Retrospective comparative study. Patients with trimalleolar ankle fracture who underwent surgery between January 2011 and January 2018 were identified within the departments' fracture database. General demographics, treatment details, and fracture specific details (CT-scans) were assessed. Patients were grouped per the posterior malleolus fragment treatment: osteosynthesis (group 1) and non-osteosynthesis (group 2).
64 patients, 58.6 ± 17.8 years (range: 23-75), 68.8% female were eligible and follow up time was 43.1 ± 22.2 (range 24-96) months. The mean size of the posterior malleolus fragment was 14.7 ± 5.3% (range: 5-24). Posterior malleolus fragment treatment distribution: osteosynthesis (group 1) 31.2% and non- osteosynthesis (group 2) 68.8%. Group 1 showed significantly better clinical outcomes (p<0.05), AOOS (93.9 ± 5.79 (range: 73-99), AOFAS (91.5 ± 6.22 (range: 72-100) and VAS (0.8 ± 1.22 (range: 0-5) compared to Group 2, AOOS (84.25±8.34 (range: 63-100); AOFAS (84.75±8.05 (range: 58-100) and VAS (1.7 ± 1.38 (range: 0-6). Osteosynthesis of the posterior malleolus fragment significantly reduced the frequency of trans-syndesmotic screw (0%) compared to non-osteosynthesis posterior malleolus fragment (15.9%) (p < 0.05). The EQ-5D score was better in group 1 (1.08±0.27 (range: 1-2.2) compared to group 2 (1.27 ± 0.27 (range: 1-2.4) but with no statistical significance (p> 0.15).
Posterior malleolus fragments (<25% of the articular surface) have significantly better clinical outcomes and significant decrease in trans-syndesmotic screw need following osteosynthesis.
本研究旨在评估累及关节面<25%后踝骨折伴后踝骨折的临床结果和经踝螺钉的使用频率。
回顾性比较研究。在骨折数据库中确定了 2011 年 1 月至 2018 年 1 月期间接受手术的三踝骨折患者。评估一般人口统计学、治疗细节和骨折特定细节(CT 扫描)。根据后踝骨折块的治疗方法将患者分为两组:骨愈合(组 1)和非骨愈合(组 2)。
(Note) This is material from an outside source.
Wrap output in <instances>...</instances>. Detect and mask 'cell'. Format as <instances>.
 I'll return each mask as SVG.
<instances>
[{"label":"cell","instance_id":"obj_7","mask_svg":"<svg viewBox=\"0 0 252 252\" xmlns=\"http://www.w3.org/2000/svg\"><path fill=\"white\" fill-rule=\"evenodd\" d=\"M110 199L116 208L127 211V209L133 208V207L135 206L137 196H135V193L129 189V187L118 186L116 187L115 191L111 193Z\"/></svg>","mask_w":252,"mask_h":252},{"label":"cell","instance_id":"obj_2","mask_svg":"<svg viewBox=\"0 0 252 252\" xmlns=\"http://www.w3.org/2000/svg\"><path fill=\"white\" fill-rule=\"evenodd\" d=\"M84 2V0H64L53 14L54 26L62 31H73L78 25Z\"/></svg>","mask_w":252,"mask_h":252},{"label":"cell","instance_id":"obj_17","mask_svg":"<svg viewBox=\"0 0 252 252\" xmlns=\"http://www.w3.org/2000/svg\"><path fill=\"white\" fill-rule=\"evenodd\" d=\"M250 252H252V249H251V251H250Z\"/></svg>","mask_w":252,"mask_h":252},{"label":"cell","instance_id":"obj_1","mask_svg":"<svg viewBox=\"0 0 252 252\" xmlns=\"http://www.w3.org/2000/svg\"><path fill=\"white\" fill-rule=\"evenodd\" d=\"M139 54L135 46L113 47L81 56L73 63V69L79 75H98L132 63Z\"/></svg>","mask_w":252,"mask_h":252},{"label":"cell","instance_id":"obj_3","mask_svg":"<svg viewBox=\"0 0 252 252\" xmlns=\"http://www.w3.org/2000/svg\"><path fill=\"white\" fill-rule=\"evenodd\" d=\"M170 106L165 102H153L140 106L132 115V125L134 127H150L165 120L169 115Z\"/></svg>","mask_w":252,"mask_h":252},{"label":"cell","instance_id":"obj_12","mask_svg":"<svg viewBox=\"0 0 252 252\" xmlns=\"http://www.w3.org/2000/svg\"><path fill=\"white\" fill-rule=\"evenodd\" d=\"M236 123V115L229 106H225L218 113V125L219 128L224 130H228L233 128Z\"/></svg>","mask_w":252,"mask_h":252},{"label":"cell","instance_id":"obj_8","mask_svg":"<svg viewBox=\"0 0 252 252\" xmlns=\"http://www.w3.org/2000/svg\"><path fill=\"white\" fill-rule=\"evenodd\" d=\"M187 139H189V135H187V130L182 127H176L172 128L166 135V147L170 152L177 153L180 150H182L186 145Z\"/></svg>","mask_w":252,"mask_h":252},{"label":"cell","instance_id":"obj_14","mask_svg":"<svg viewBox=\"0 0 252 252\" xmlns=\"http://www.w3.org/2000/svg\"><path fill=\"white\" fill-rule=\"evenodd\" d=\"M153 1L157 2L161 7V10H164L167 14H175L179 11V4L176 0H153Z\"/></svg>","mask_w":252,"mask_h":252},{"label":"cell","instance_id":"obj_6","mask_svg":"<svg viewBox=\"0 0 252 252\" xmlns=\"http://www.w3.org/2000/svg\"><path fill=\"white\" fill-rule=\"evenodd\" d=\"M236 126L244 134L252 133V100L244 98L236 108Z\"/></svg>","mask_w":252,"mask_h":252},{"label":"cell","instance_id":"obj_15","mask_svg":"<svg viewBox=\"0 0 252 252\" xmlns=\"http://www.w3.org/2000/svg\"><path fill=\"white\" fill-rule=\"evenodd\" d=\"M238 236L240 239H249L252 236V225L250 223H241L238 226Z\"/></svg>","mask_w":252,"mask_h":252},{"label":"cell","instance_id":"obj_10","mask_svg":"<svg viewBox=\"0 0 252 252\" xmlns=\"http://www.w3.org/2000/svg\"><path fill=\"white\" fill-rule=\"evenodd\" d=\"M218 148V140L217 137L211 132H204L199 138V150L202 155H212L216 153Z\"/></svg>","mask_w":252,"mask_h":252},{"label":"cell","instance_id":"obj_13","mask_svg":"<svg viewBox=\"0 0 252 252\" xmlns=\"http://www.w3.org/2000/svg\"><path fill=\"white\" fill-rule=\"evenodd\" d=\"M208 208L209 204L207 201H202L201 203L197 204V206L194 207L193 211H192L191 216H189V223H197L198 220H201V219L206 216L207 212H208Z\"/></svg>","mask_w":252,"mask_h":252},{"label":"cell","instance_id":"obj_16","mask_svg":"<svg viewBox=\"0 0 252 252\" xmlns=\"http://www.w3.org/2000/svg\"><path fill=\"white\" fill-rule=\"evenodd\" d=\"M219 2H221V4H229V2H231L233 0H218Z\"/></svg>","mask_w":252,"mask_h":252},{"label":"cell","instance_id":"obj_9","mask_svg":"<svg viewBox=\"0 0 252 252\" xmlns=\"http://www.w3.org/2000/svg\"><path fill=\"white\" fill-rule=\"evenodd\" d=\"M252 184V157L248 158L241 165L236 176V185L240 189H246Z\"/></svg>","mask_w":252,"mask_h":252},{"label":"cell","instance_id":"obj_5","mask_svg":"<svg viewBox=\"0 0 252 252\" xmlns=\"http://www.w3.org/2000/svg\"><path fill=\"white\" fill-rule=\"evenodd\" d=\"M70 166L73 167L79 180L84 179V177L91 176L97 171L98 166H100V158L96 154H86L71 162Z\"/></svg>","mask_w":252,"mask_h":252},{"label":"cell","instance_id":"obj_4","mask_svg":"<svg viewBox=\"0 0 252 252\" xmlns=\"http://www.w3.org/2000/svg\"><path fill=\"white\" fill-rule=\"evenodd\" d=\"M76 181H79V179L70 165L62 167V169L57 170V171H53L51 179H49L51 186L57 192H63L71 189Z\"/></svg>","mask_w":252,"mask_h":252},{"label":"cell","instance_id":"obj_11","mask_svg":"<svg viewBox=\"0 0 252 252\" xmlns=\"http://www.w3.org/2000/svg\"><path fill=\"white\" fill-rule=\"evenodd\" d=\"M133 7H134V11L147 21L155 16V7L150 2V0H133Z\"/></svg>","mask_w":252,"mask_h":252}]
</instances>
64 例患者,58.6±17.8 岁(范围:23-75),68.8%为女性,随访时间为 43.1±22.2 个月(范围 24-96)。后踝骨折块的平均大小为 14.7±5.3%(范围:5-24)。后踝骨折块的治疗分布:骨愈合(组 1)31.2%和非骨愈合(组 2)68.8%。组 1 显示出明显更好的临床结果(p<0.05),AOOS(93.9±5.79(范围:73-99),AOFAS(91.5±6.22(范围:72-100)和 VAS(0.8±1.22(范围:0-5)与组 2相比,AOOS(84.25±8.34(范围:63-100);AOFAS(84.75±8.05(范围:58-100)和 VAS(1.7±1.38(范围:0-6)。与非骨愈合后踝骨折块(15.9%)相比,后踝骨折块的骨愈合显著降低了经踝螺钉的使用频率(0%)(p < 0.05)。组 1 的 EQ-5D 评分(1.08±0.27(范围:1-2.2)优于组 2(1.27±0.27(范围:1-2.4),但无统计学意义(p>0.15)。
累及关节面<25%的后踝骨折块行骨愈合治疗后具有更好的临床结果,且经踝螺钉的使用需求显著降低。